In fact, the social justice view of “intersectionality” — the idea that certain minorities such as LGBT people, black people, women, and others have been historically oppressed and therefore people who fit into more historically oppressed categories should have more moral authority to speak — has so dominated academia that three academics were able to publish fake and outlandish academic studies.

“While our papers are all outlandish or intentionally broken in significant ways, it is important to recognize that they blend in almost perfectly with others in the disciplines under consideration,” the academics explained. One paper, published by the journal Sexuality & Culture, argued that men should “anally self-penetrate using sex toys” in order to combat homophobia and transphobia. Another, published by the journal Fat Studies, argued that becoming morbidly obese should be praised as “fat bodybuilding.” A third, seriously considered by the journal Hypatia, argued that professors should sort their students in terms of “privilege,” and make white students sit on the floor in chains.

The study fell apart when one of the hoax papers started receiving awards for excellence.

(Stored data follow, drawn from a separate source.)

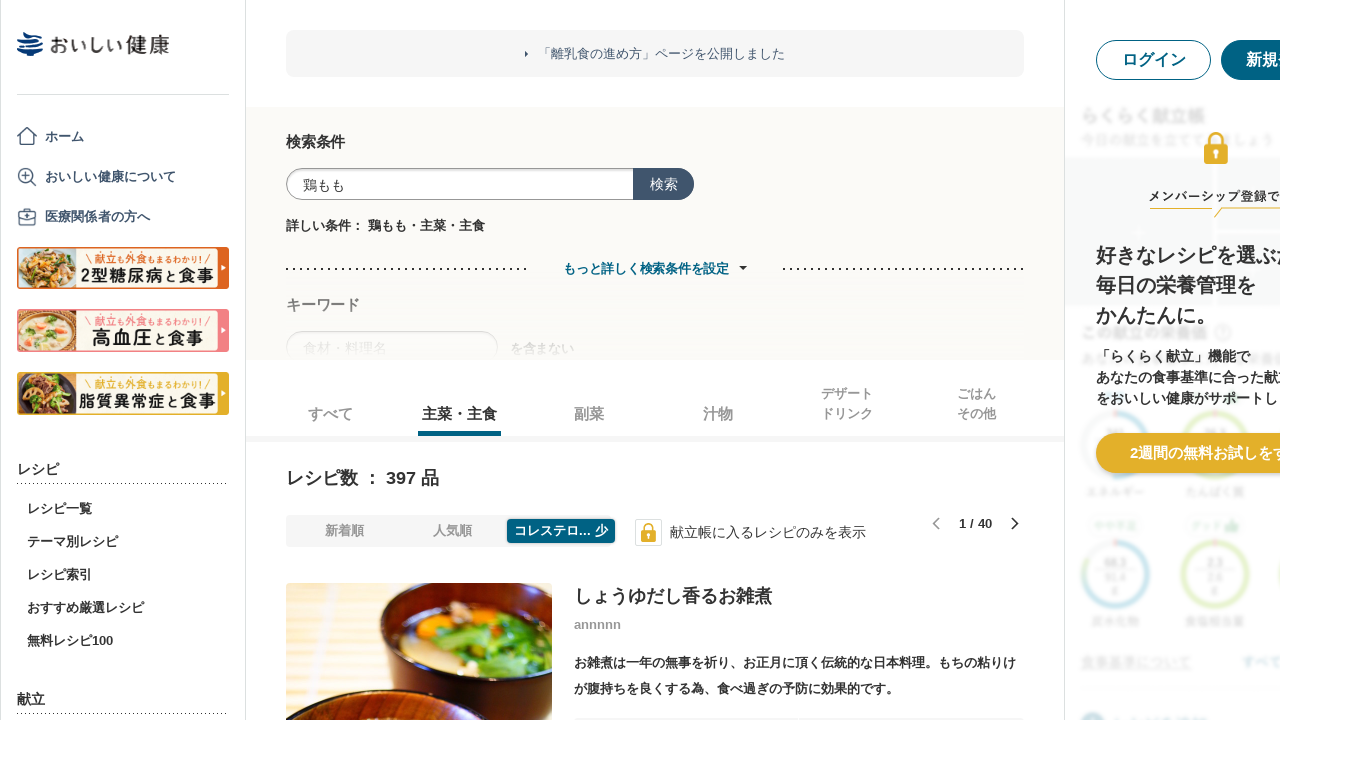

--- FILE ---
content_type: text/html; charset=utf-8
request_url: https://www.google.com/recaptcha/api2/aframe
body_size: 150
content:
<!DOCTYPE HTML><html><head><meta http-equiv="content-type" content="text/html; charset=UTF-8"></head><body><script nonce="awTmyH3KhabUe01N0FZYnA">/** Anti-fraud and anti-abuse applications only. See google.com/recaptcha */ try{var clients={'sodar':'https://pagead2.googlesyndication.com/pagead/sodar?'};window.addEventListener("message",function(a){try{if(a.source===window.parent){var b=JSON.parse(a.data);var c=clients[b['id']];if(c){var d=document.createElement('img');d.src=c+b['params']+'&rc='+(localStorage.getItem("rc::a")?sessionStorage.getItem("rc::b"):"");window.document.body.appendChild(d);sessionStorage.setItem("rc::e",parseInt(sessionStorage.getItem("rc::e")||0)+1);localStorage.setItem("rc::h",'1769898125228');}}}catch(b){}});window.parent.postMessage("_grecaptcha_ready", "*");}catch(b){}</script></body></html>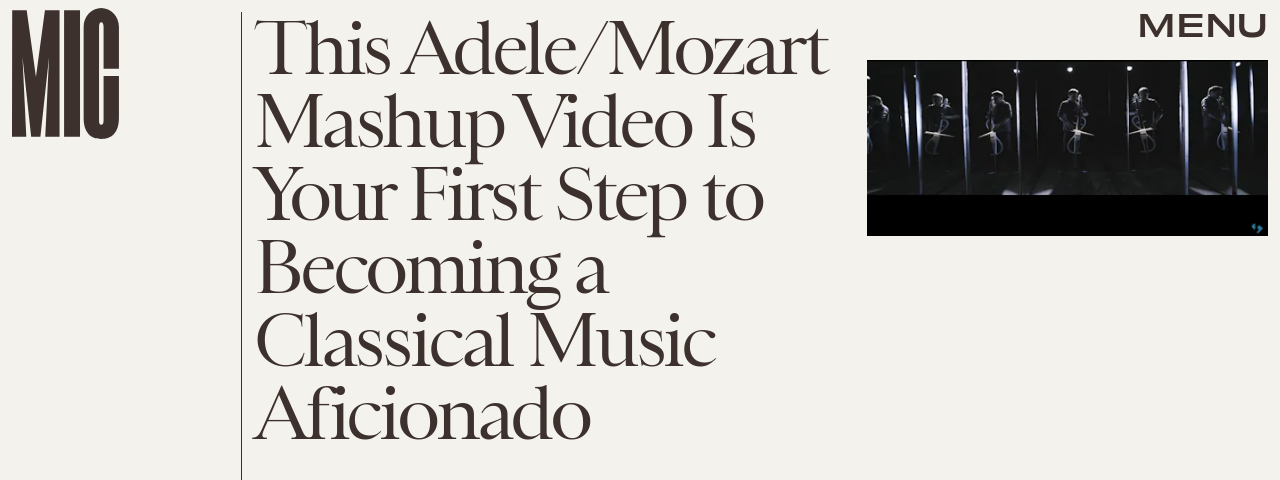

--- FILE ---
content_type: text/html; charset=utf-8
request_url: https://www.google.com/recaptcha/api2/aframe
body_size: 268
content:
<!DOCTYPE HTML><html><head><meta http-equiv="content-type" content="text/html; charset=UTF-8"></head><body><script nonce="GKlBRLl03FBCvKkqbmPdag">/** Anti-fraud and anti-abuse applications only. See google.com/recaptcha */ try{var clients={'sodar':'https://pagead2.googlesyndication.com/pagead/sodar?'};window.addEventListener("message",function(a){try{if(a.source===window.parent){var b=JSON.parse(a.data);var c=clients[b['id']];if(c){var d=document.createElement('img');d.src=c+b['params']+'&rc='+(localStorage.getItem("rc::a")?sessionStorage.getItem("rc::b"):"");window.document.body.appendChild(d);sessionStorage.setItem("rc::e",parseInt(sessionStorage.getItem("rc::e")||0)+1);localStorage.setItem("rc::h",'1769425751737');}}}catch(b){}});window.parent.postMessage("_grecaptcha_ready", "*");}catch(b){}</script></body></html>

Earlier this year, a study found that classes on “white privilege” do not make liberals or conservatives more sympathetic to the plight of black people. Rather, they make liberals less empathetic to poor whites, and more likely to blame them for their own poverty.

In light of all this, it seems rather likely that when white people suffer from increased mortality rates because they fear a loss of social status, they are not also suffering from “misperception.” Rather, they are witnessing with open eyes the increasing demonization of white people.

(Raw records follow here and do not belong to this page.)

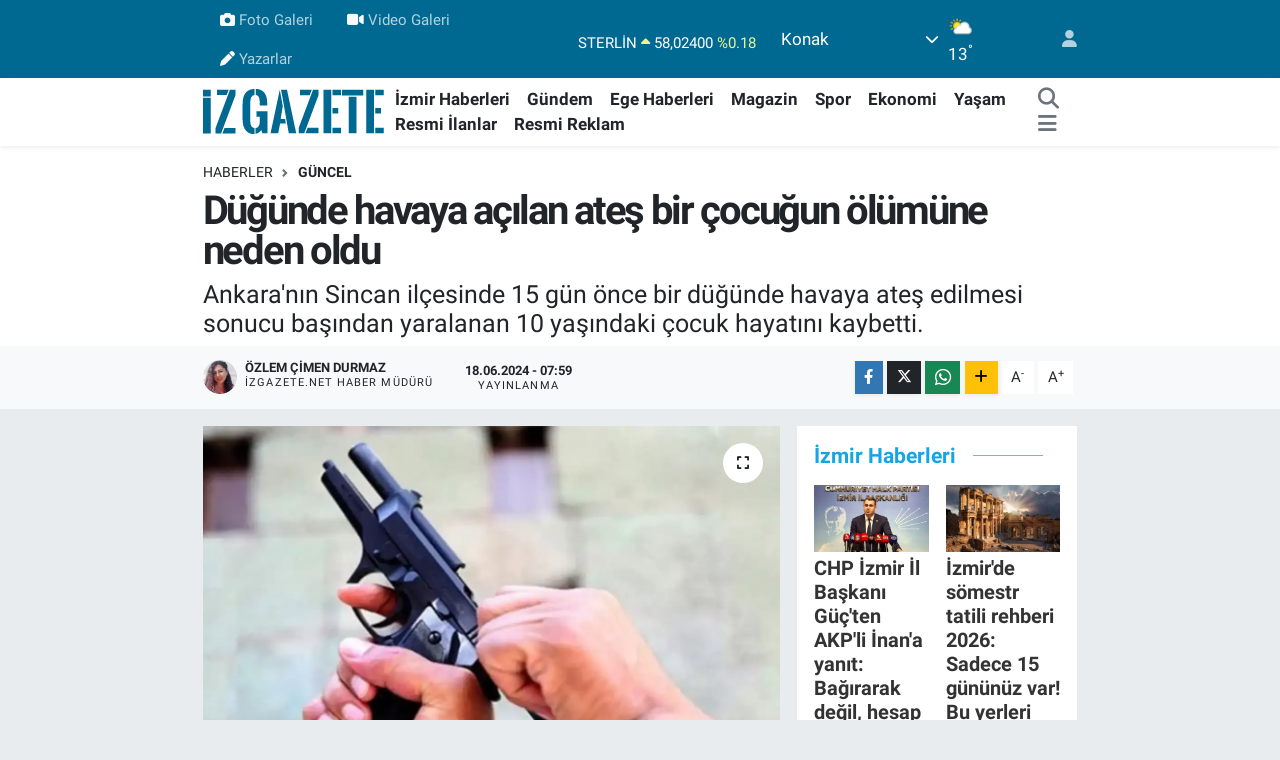

--- FILE ---
content_type: text/html; charset=utf-8
request_url: https://www.google.com/recaptcha/api2/aframe
body_size: 135
content:
<!DOCTYPE HTML><html><head><meta http-equiv="content-type" content="text/html; charset=UTF-8"></head><body><script nonce="HWCoHxIdgHbNJ7xMK2etaw">/** Anti-fraud and anti-abuse applications only. See google.com/recaptcha */ try{var clients={'sodar':'https://pagead2.googlesyndication.com/pagead/sodar?'};window.addEventListener("message",function(a){try{if(a.source===window.parent){var b=JSON.parse(a.data);var c=clients[b['id']];if(c){var d=document.createElement('img');d.src=c+b['params']+'&rc='+(localStorage.getItem("rc::a")?sessionStorage.getItem("rc::b"):"");window.document.body.appendChild(d);sessionStorage.setItem("rc::e",parseInt(sessionStorage.getItem("rc::e")||0)+1);localStorage.setItem("rc::h",'1768562810322');}}}catch(b){}});window.parent.postMessage("_grecaptcha_ready", "*");}catch(b){}</script></body></html>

While the intersectionality narrative is demonizing white people in particular, the right response is not to endorse some sort of white nationalism or white pride. Rather, Americans should take stock of their heritage and embrace the Western ideals that birthed liberty, free markets, and scientific discovery. These ideals were mostly developed by people now described as white, although many of them were not considered white until recently (like Greeks, Italians, my Irish ancestors, and others).

For millennia, human history was dominated by tyranny and poverty. In the West, thanks in large part to Christianity and the influence of ancient philosophy, new ideas slowly took root. Universal human dignity, property rights, the rule of law over the powerful as well as the powerless, and the impetus to discover how God made the world helped bring about a new way of living. The freedom, knowledge, and prosperity introduced by the Western heritage have made life incomparably better for millions of every race and creed.

Yet the Western heritage was never perfect. Many of these ideas developed as scholars rebuked the rapaciousness of kings. For instance, ideas of natural law and international law were developed by scholars at the School of Salamanca in Spain — scholars who openly rebuked the Spanish kings and conquistadors who enslaved the natives of the Americas.

Oppression was not unique to the West — indeed, like slavery, human sacrifice was horrifically common in the ancient world, from Africa to South America to Europe. Yet the modern rejection of slavery, the development of capitalism and science, and the growth of a new form of representative government we now hail as “democracy” are unique to the West, and have spread across the world.

The Western heritage should be championed not because its original heroes were “white” but because it has benefitted people of all races across the globe. Indeed, it is tragically telling that modern social justice warriors reject the Western heritage merely because it can be associated with the evils of “whiteness.”

If “deaths of despair” are caused by a threat to white social status, this is it. Academics and the media should take this threat seriously, rather than merely dismissing it as a “misperception.” If the Western heritage is rejected, white people won’t be the only ones to suffer.